> _Task item 1_
Reproduce the passage of the coral nubbin post between "It was even" and "to stressful conditions.", inclusive, swapping "symbionts" for "partner organisms" each time it occurs.
> _Task item 2_
Write the next part of the post about the coral nubbin experiment, picking up after its final sentence.

Nubbins

When we pull up to a study site, the whole team goes to the bow. Sure, we have a latitude and longitude for where we're supposed to be, but the GPS can only get us so close. The best strategy is to peer through the water and see if you can spot anything familiar - like your experiment. 

The turbidity at Mecherchar is pretty high, so I wasn't sure if we would actually see the nubbin rack from the surface. We actually did! The rack was made from black, white, and gray PVC, so it had pretty high contrast and actually stood out. I was relieved that we found it again, and I'm pretty sure Cas's blood pressure spiked about 50 units with excitement when we spotted the rack. 

The missing, the dead, and some survivors on our rack
Once we determined that our experiment was still there, the next question was whether anything survived. Cas took on that task while Matt and I swam off to take care of something else. We actually had pretty good survival - about 50%! Some nubbins fell off the rack and had to be excluded. Many of them either bleached or fell victim to predators. But about half were still alive. We were stoked. 

It was even more exciting to have an experiment work after the previous day's disappointment. We wanted to collect tissue samples to tell how our corals had changed over the 6-month transplant. You see, corals are whole ecosystems. Every coral has within it algae and microbes, and those symbionts can be replaced by other species over time. While every organism has the same DNA throughout its life, the coral host and their single-cell partners can change what parts of their DNA are active. We call that "gene expression." If a coral gets different symbionts, different microbes, or the coral or its symbionts start expressing different genes, it could affect the coral's ability to survive in a stressful environment. Seeing how the corals have changed over 6 months will tell us how they acclimate to stressful conditions.

(Scene geometry reasoning data)

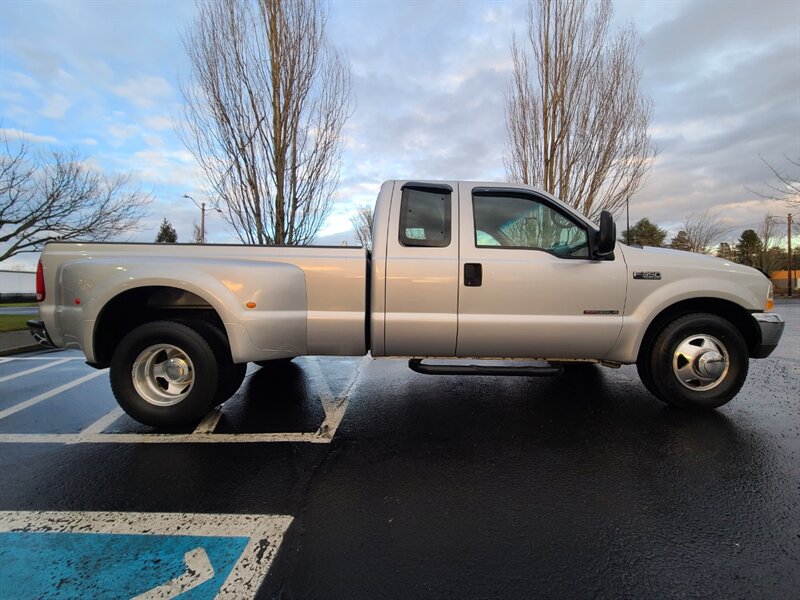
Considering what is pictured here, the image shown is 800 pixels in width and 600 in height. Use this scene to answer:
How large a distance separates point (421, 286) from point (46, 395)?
4.48 metres

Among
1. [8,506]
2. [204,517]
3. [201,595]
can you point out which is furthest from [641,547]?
[8,506]

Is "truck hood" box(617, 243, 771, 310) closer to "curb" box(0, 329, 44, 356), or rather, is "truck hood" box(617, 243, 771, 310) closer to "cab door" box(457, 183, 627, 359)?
"cab door" box(457, 183, 627, 359)

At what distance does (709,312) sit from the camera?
12.6 ft

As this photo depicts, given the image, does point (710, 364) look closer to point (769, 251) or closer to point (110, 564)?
point (110, 564)

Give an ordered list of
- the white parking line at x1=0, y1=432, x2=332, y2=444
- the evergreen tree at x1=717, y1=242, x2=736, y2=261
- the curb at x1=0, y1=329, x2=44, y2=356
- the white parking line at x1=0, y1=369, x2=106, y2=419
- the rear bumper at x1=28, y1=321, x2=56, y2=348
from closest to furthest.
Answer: the white parking line at x1=0, y1=432, x2=332, y2=444 < the rear bumper at x1=28, y1=321, x2=56, y2=348 < the white parking line at x1=0, y1=369, x2=106, y2=419 < the curb at x1=0, y1=329, x2=44, y2=356 < the evergreen tree at x1=717, y1=242, x2=736, y2=261

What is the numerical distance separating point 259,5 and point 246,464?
10.2 metres

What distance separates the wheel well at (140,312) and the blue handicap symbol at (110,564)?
173 cm

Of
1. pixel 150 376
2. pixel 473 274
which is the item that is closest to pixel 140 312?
pixel 150 376

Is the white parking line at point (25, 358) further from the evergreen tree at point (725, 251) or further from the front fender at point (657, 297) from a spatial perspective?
the evergreen tree at point (725, 251)

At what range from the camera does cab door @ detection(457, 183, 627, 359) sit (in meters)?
3.56

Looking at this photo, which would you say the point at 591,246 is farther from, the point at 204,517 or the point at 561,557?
the point at 204,517

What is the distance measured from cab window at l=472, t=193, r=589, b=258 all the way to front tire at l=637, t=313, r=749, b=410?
1142 millimetres

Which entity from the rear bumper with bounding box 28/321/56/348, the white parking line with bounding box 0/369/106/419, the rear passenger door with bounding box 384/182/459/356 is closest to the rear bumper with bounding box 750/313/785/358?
the rear passenger door with bounding box 384/182/459/356

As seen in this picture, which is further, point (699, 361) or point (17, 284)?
point (17, 284)
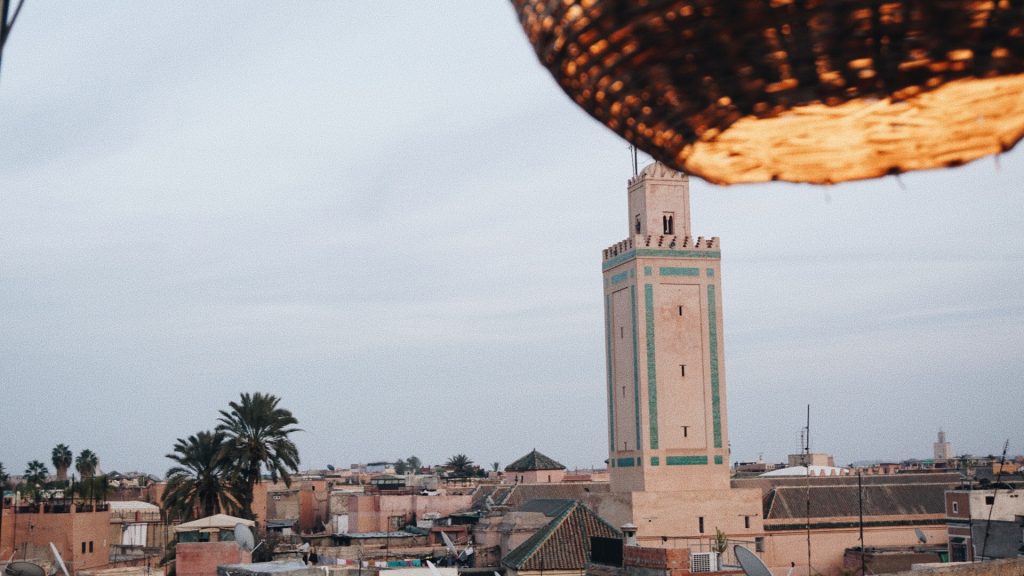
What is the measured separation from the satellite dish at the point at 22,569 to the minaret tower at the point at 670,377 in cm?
1910

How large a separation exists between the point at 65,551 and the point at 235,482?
5.74m

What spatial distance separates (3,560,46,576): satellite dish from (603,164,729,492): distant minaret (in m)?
19.6

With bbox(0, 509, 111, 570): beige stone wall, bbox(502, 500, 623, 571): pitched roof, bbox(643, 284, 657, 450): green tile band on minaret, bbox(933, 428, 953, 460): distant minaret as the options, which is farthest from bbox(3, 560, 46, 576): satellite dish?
bbox(933, 428, 953, 460): distant minaret

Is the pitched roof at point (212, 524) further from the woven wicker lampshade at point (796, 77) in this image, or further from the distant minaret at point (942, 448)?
the distant minaret at point (942, 448)

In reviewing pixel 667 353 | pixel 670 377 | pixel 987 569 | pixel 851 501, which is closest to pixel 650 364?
pixel 667 353

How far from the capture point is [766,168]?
4.56 ft

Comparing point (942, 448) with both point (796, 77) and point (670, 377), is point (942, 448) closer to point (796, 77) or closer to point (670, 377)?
point (670, 377)

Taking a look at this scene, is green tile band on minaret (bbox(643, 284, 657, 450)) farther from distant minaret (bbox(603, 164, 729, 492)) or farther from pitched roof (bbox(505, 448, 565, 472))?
Result: pitched roof (bbox(505, 448, 565, 472))

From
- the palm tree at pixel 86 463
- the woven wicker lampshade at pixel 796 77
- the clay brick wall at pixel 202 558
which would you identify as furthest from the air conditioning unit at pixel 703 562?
the palm tree at pixel 86 463

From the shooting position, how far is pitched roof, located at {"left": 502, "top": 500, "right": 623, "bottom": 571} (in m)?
23.5

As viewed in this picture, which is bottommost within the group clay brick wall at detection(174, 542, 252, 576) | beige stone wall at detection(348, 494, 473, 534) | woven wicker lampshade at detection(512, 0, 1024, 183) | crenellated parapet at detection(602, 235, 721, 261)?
beige stone wall at detection(348, 494, 473, 534)

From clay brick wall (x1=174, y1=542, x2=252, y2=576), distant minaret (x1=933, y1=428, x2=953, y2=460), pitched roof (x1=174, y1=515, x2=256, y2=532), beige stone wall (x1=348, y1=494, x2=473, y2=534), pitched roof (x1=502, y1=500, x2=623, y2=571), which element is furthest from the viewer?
distant minaret (x1=933, y1=428, x2=953, y2=460)

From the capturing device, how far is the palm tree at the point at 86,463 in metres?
61.7

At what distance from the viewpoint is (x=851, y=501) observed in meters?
36.3
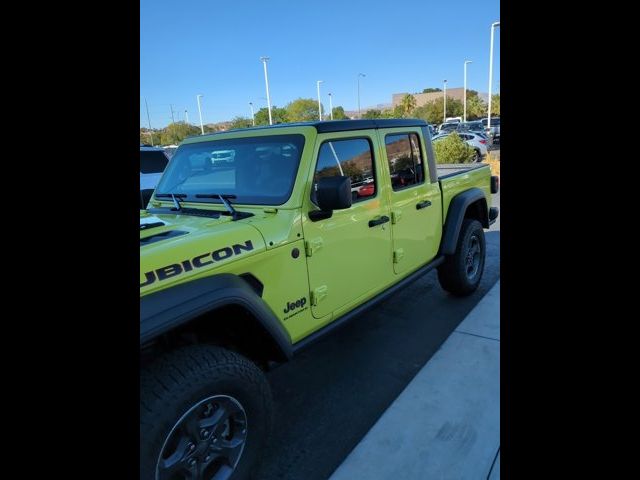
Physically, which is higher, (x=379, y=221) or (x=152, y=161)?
(x=152, y=161)

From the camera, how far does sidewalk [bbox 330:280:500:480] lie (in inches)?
89.6

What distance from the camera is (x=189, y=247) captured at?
2049 millimetres

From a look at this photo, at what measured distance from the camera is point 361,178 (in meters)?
3.16

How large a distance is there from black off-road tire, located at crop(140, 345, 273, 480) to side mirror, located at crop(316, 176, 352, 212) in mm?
983

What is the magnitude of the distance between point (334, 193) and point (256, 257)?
0.58 m

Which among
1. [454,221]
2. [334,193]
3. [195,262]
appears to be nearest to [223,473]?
[195,262]

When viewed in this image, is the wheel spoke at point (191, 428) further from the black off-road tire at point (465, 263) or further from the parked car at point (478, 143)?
the parked car at point (478, 143)

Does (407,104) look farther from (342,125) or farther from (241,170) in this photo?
(241,170)

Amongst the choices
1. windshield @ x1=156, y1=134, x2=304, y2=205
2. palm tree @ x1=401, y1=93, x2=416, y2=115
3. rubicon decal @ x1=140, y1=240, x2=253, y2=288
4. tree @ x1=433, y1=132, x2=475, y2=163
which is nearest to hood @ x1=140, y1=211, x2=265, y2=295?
rubicon decal @ x1=140, y1=240, x2=253, y2=288

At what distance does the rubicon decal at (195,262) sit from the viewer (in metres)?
1.87
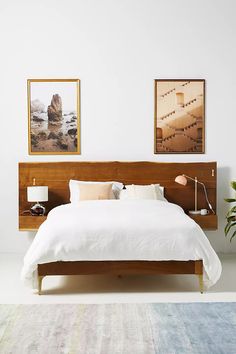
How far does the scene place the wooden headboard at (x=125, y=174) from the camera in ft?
21.2

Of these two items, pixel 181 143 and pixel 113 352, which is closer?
pixel 113 352

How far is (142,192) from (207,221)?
0.80m

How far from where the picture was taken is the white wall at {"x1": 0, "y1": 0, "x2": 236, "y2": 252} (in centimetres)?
648

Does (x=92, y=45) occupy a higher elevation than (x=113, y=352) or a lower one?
higher

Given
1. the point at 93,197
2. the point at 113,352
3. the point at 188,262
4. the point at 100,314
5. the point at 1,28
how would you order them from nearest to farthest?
the point at 113,352
the point at 100,314
the point at 188,262
the point at 93,197
the point at 1,28

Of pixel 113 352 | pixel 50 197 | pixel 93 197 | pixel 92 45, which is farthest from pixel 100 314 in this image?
pixel 92 45

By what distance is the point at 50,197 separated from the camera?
6484 mm

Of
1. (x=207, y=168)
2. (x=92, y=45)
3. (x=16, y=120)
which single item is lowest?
(x=207, y=168)

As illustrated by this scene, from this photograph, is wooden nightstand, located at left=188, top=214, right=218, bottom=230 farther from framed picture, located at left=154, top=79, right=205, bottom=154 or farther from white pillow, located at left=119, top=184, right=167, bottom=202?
framed picture, located at left=154, top=79, right=205, bottom=154

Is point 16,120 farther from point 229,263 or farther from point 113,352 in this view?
point 113,352

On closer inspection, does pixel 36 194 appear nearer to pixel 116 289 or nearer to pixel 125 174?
pixel 125 174

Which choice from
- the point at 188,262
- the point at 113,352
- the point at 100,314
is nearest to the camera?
the point at 113,352

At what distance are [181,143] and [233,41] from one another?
52.1 inches

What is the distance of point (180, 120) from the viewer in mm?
6578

> _Response area 1_
It was even more exciting to have an experiment work after the previous day's disappointment. We wanted to collect tissue samples to tell how our corals had changed over the 6-month transplant. You see, corals are whole ecosystems. Every coral has within it algae and microbes, and those partner organisms can be replaced by other species over time. While every organism has the same DNA throughout its life, the coral host and their single-cell partners can change what parts of their DNA are active. We call that "gene expression." If a coral gets different partner organisms, different microbes, or the coral or its partner organisms start expressing different genes, it could affect the coral's ability to survive in a stressful environment. Seeing how the corals have changed over 6 months will tell us how they acclimate to stressful conditions.

> _Response area 2_
Here's the thing: studying gene expression is super finnicky. To see what genes are active, you actually look for RNA - that's a molecule that is copied from DNA and carries the instructions to make proteins. RNA degrades super quickly. Insanely quickly. Like, leave it alone for five minutes, and it's vanished. 

To get an accurate view of gene expression, you really have to preserve the samples in situ. You want to get your sample into ethanol as soon as humanly possible, so you get a freeze-frame of RNA in the organism at that exact moment. For us, preserving samples in situ meant preserving samples underwater. Yep. Underwater. 

We came up with a pretty neat system, actually. We filled tubes with ethanol and carried them to the seafloor with us. One by one, we took a small chip of tissue from each of our coral nubbins. Then we turned an ethanol tube upside-down, opened it, placed the coral chip inside the lid, and screwed the lid back onto the tube. Ethanol is lighter than seawater, so most of it stays in the tube. You get perfectly preserved in situ RNA to study gene expression - voila! Back at the lab, you can transfer the samples to new tubes with fresh ethanol if you want. 

It was very satisfying to see one of our experiments working. Hopefully, we'll get good results!